Especially Batman. Christopher Nolan approached the Caped Crusader from a much more mature point of view than we’d really seen on screen at the point. He deconstructs the idea of a superhero throughout the Dark Knight Trilogy. This is how Batman would work in a ‘real’ world: masks bought in bulk to avoid suspicion, for example. Gone is the romanticism of being a superhero.
 
Nolan’s Gotham is awash in a gray world of corrupt cops, sold-out lawyers, and mob rule. Batman himself is not entirely in the clear and, as he Commissioner Gordon puts it at the end of The Dark Knight, isn’t the hero Gotham needs. This is Batman for a more grown up, more adult world, a blurry world where right and wrong aren’t quite distinct.
 
Then on the other end of the spectrum we have Pacific Rim. The movie has, as director Guillermo del Toro put it, the heart of a 12-year-old and the craft of a 48-year-old. The movie is brimming with the hope and excitement you had when you were 12. There’s little attempt to ‘grow up’ the mecha genre, at least as far as growing up means how everything must be brooding, dark, and deathly serious. Sure, characters die and sacrifices are made, but it’s a clear view of Good and Evil; it’s that idealistic dichotomy.
 
Pacific Rim, like The Avengers, is a reconstruction of its genres.

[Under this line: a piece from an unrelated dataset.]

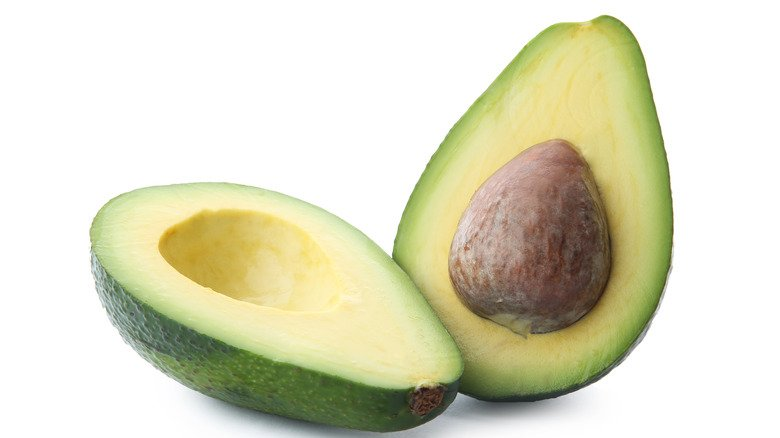 When You Eat An Avocado Pit, This Is What Happens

The Avengers acknowledges the problems of having a team of six superhero egos, but factors overcoming it into a plot. Pacific Rim makes Kaiju terrifying and Jaegers awesome, crafting a movie’s world where it not only works but is acceptable. These are movies that have grown up but remember the romanticism of being younger.
 
There is, however, yet another point on the spectrum: The Lego Movie. This movie doesn’t give a rip about growing up. There’s no playing at re/deconstruction; instead it takes it’s idea — a movie about Legos — and runs with it. It’s a movie about being a kid, about those times when you built a spaceship and ran around your room making laser noises and chanting “spaceship!” over and over again. If anything, The Lego Movie is an ode to childhood in the purest sense. It doesn’t just have the heart of a child, it’s about being a child.
 
Is one way of doing it better than the other? Nah. I love the grittiness of The Dark Knight as much as I love the colorful cacophony of The Lego Movie. I was ten once and these movies, with all their different interpretations, remind me of what it was like.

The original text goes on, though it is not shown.